Aus meiner Zweiraumwohnung, die maximal die Hälfte von 900 Euro kostet, hatte ich ein paar Jahre zuvor eine türkische Arbeiterfamilie weggentrifiziert. Allerdings hatten die vorher der Hausverwaltung annonciert, dass sie nach 35 Jahren ausziehen und einen Nachmieter suchen würden.

Schon damals stand eine Wohnung leer, die ein paar Stockwerke unter mir liegt. Und das tut sie bis heute. Einzig ein paar Obdachlose und Betrunkene liegen in fiesen Wintern schlafend vor ihrer Tür. Hinter der Tür, so behauptet die Hausverwaltung, befinde sich Schwarzschimmel, weshalb die Wohnung unvermietbar sei. Warum die Hausverwaltung den Schwarzschimmel nicht einfach entfernt? Der Vermieter sei derzeit nicht erreichbar, um diese Frage zu klären.
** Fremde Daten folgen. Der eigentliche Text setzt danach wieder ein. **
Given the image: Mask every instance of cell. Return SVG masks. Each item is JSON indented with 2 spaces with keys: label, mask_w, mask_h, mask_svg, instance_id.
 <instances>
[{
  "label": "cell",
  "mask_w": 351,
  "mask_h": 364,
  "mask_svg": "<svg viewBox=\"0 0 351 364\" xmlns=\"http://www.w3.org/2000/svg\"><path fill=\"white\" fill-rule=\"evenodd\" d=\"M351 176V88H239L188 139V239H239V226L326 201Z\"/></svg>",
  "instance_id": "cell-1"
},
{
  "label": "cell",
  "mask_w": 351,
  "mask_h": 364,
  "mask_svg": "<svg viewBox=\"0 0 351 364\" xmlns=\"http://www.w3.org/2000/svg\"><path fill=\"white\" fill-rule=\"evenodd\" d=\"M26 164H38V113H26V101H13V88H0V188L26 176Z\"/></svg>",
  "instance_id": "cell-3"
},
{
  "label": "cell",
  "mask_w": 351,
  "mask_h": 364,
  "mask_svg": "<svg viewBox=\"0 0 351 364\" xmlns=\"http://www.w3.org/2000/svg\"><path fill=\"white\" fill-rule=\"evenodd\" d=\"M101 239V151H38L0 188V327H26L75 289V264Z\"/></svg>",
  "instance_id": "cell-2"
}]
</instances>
So sehr man sich darüber wundern kann, dass eine Wohnung mitten in einem Kreuzberger Kiez nicht vermietet wird, in dem man derzeit sogar für ein Außenklo ein paar hundert Euro Miete verlangen kann, so sehr passt diese leerstehende Wohnung auch in das Berlin der Brachen.

Einige Zeitlang sah es zwar so aus, als wäre diese Ära der Leerstellen an ihr Ende gelangt. Doch weit gefehlt. Kaum werden die alten Brachen überbaut, entstehen schon wieder neue. Zu DDR-Zeiten war das ehemalige Zentrum Naziberlins, der Potsdamer Platz, die Brache schlechthin. Heute ist das Zentrum Berlins zwischen Alexanderplatz und Schlossbaustelle ebenfalls eine Brache, auch wenn manche dazu Baustelle sagen. Aktuell ist dort im Ephraim-Palais eine Ausstellung zu sehen, die die „Arisierung“ des jüdischen Grundeigentums in Berlins Mitte unter der Naziregierung thematisiert – die Grundlage für die megalomane Stadtplanung sowohl der Nazis als auch der DDR.

Das Haus, in dem die leere Wohnung und ich leben, hatte zu Nazizeiten auch einen jüdischen Besitzer. Das jedenfalls kann man einer 1983 in einer Kreuzberger Stadtteilzeitung namens Südost Express veröffentlichten „Kiezkarte“ entnehmen. Dort kann man auch sehen, dass in diesem kleinen Wrangelkiez die Nazis und der Widerstand Tür an Tür lebten: Über die Straße, in der unser Haus steht, ist dort zu lesen: „Bis zu den Wahlen am 5. März 33 viele rote Fahnen. 25. 2. 33: Schießerei mit den Nazis, 2 Tote. 26. 10. 32: SA-Leute angegriffen.“ An der einen Ecke ist eine SPD-Kneipe verzeichnet und an der anderen die Volksküche der KPD. Doch nur eine Straße weiter ein NSDAP-Büro und ein Folterkeller der SA.

Immer, wenn ich an der Geisterwohnung in meinem Haus vorbeilaufe, habe ich ein komisches Gefühl. Und manchmal werden die Gedanken düster: Wurde da drinnen jemand erschossen? Wird dort jemand gefoltert? Aber schon ein paar Treppenstufen weiter wache ich wieder auf aus dem Albtraum und bilde mir ein, dass die brachliegende Wohnung die Keimzelle des Widerstands gegen die Gentrifizierung ist, wenn auch unfreiwillig.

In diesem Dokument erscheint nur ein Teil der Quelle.